#### EXCERTO DO DOCUMENTO

ParaRede propõe operação harmónio para cobrir prejuízos (act)
A ParaRede vai propor na assembleia geral da empresa a realização de uma operação harmónio para cobrir prejuízos. A empresa vai aumentar o capital em 81 milhões de acções, a um preço de 0,30 euros cada uma, cuja colocação o BES já garantiu.
A ParaRede vai propor na assembleia geral da empresa a realização de uma operação harmónio para cobrir prejuízos. A empresa vai aumentar o capital em 81 milhões de acções, a um preço de 0,30 euros cada uma, cuja colocação o BES já garantiu.
No comunicado para a apresentação de resultados a ParaRede explica que a operação harmónio se deve ao facto de a empresa, no final de 2003, se encontrar em situação de incumprimento, dado o seu capital próprio ser inferior a metade do capital social.
«Não obstante o referido artigo não se encontrar ainda em vigor, é intenção da Administração resolver de imediato esta questão», diz a ParaRede num comunicado.
Assim os accionistas da empresa de tecnologias vão, na próxima AG, deliberar sobre a redução do capital social da Sociedade de 43,8 para 21,9 milhões de euros, destinada à cobertura de perdas, mediante a redução do valor nominal das acções que o representam, passando cada acção a ter o valor unitário de 0,10 euros.
Os accionistas vão ainda deliberar sobre o subsequente aumento do capital social da empresa, reservado a accionistas para 30 milhões de euros, mediante novas entradas em dinheiro, através da emissão de 81milhões de novas acções ao preço de subscrição de 30 cêntimos cada uma.
Esta operação de aumento de capital, que vai gerar um encaixe de 24,3 milhões de euros, tem a garantia de colocação do Banco Espírito Santo, um dos accionistas da empresa liderada por Paulo Ramos.

########
#### DADOS FORNECIDOS

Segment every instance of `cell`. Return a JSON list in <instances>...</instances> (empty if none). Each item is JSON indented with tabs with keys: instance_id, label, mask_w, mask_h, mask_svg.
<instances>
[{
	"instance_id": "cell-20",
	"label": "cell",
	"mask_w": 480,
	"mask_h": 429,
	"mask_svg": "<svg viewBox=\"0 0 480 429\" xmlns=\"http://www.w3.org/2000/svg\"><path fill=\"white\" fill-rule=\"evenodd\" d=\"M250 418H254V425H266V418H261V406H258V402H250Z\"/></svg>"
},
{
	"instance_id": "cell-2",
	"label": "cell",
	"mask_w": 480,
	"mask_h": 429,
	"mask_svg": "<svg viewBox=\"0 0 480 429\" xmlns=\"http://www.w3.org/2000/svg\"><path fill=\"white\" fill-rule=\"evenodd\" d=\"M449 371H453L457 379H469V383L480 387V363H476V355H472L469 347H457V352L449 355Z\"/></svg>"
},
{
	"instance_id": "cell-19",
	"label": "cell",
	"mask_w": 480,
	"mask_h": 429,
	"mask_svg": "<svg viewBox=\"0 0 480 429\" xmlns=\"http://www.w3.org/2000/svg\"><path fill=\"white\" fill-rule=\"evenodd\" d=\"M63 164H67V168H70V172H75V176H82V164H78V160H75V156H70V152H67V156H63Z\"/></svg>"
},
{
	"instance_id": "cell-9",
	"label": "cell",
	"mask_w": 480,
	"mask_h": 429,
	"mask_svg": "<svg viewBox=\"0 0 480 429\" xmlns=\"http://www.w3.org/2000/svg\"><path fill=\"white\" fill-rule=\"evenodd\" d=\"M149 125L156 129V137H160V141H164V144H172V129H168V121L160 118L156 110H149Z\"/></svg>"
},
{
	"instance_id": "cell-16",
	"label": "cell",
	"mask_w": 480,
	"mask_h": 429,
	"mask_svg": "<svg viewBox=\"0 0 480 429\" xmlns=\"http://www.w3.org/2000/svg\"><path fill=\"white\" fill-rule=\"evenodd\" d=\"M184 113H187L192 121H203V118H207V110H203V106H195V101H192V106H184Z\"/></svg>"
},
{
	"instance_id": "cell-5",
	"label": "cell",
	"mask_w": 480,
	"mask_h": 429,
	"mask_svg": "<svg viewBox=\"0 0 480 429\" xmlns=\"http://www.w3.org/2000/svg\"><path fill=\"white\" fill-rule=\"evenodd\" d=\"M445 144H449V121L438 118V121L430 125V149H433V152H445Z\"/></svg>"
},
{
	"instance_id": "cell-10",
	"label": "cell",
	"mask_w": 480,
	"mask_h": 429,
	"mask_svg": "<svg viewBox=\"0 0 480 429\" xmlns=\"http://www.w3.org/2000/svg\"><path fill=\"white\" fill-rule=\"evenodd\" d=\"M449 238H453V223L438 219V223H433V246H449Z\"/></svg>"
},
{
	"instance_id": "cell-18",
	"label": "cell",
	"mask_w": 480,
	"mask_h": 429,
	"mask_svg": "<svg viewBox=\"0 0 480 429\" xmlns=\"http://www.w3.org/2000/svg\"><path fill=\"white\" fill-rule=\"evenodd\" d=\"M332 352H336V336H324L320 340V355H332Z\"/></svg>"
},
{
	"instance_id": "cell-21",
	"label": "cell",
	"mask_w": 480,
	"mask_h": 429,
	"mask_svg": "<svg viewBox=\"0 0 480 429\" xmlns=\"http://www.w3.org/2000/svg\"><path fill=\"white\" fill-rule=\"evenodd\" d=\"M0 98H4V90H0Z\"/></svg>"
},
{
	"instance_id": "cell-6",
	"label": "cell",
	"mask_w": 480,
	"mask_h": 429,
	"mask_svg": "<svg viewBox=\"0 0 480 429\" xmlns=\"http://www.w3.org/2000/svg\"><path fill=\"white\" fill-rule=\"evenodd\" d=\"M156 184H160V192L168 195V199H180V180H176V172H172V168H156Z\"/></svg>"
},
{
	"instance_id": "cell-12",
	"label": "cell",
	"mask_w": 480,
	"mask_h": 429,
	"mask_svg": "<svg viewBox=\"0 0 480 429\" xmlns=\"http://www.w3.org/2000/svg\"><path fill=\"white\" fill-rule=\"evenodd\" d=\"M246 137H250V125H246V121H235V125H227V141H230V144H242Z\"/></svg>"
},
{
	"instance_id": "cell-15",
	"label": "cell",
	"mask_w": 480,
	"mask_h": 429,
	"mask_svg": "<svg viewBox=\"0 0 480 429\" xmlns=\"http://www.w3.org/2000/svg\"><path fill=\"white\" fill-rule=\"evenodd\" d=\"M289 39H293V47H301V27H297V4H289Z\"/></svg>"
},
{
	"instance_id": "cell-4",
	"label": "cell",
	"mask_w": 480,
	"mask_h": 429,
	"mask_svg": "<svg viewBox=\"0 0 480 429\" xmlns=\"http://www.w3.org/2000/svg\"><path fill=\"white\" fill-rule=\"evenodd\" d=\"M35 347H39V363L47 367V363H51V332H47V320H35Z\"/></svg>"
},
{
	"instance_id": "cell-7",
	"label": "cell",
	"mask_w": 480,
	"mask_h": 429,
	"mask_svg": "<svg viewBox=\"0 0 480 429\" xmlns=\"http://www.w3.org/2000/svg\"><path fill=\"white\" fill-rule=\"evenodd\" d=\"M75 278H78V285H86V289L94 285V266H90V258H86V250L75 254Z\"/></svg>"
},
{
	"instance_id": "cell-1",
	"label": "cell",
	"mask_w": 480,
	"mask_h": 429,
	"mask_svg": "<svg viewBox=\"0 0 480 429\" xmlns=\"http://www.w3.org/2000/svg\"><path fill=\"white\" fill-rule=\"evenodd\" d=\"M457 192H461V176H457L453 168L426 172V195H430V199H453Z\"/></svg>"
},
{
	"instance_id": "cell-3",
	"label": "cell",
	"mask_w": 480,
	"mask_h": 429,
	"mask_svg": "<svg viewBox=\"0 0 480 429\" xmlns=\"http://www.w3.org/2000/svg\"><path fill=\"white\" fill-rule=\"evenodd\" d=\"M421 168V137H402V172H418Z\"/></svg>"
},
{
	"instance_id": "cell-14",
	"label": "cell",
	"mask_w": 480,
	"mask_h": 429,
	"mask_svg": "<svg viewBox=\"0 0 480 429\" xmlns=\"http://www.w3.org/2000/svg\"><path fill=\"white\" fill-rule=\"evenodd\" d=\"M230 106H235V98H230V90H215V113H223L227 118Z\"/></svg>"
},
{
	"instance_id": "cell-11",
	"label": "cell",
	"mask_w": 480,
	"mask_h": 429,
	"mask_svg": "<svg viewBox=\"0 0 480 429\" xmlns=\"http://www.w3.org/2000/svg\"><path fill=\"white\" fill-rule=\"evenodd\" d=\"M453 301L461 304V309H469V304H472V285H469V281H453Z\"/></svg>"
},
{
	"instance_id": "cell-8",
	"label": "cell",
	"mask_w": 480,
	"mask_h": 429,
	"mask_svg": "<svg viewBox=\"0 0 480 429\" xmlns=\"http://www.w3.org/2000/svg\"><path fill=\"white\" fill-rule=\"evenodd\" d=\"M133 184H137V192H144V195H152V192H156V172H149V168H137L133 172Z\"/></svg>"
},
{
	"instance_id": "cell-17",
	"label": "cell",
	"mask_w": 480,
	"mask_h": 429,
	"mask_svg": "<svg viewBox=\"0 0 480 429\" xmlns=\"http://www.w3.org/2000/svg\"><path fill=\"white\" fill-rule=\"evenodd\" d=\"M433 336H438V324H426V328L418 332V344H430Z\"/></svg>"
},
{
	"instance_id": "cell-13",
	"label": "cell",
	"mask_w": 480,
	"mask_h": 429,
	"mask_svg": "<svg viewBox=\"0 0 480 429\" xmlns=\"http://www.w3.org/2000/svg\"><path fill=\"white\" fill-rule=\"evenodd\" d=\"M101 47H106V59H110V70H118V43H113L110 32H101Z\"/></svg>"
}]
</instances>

########

*EXERCÍCIOS*:
**1.** Diga se cada afirmação concorda com o texto sobre a ParaRede, respondendo sim ou não e citando as palavras do texto que o decidem: (a) O Banco Espírito Santo é um dos accionistas da ParaRede. (b) Após a redução do capital, cada acção passa a ter o valor unitário de 0,50 euros. (c) A operação de aumento de capital vai gerar um encaixe de 24,3 milhões de euros.
**2.** Indique todos os montantes expressos em milhões de euros que aparecem no texto sobre a ParaRede.

*RESPOSTAS*:
**1.**
(a) Sim: «Banco Espírito Santo, um dos accionistas da empresa liderada por Paulo Ramos».
(b) Não: «passando cada acção a ter o valor unitário de 0,10 euros».
(c) Sim: «que vai gerar um encaixe de 24,3 milhões de euros».

**2.**
- 43,8 milhões de euros
- 21,9 milhões de euros
- 30 milhões de euros
- 24,3 milhões de euros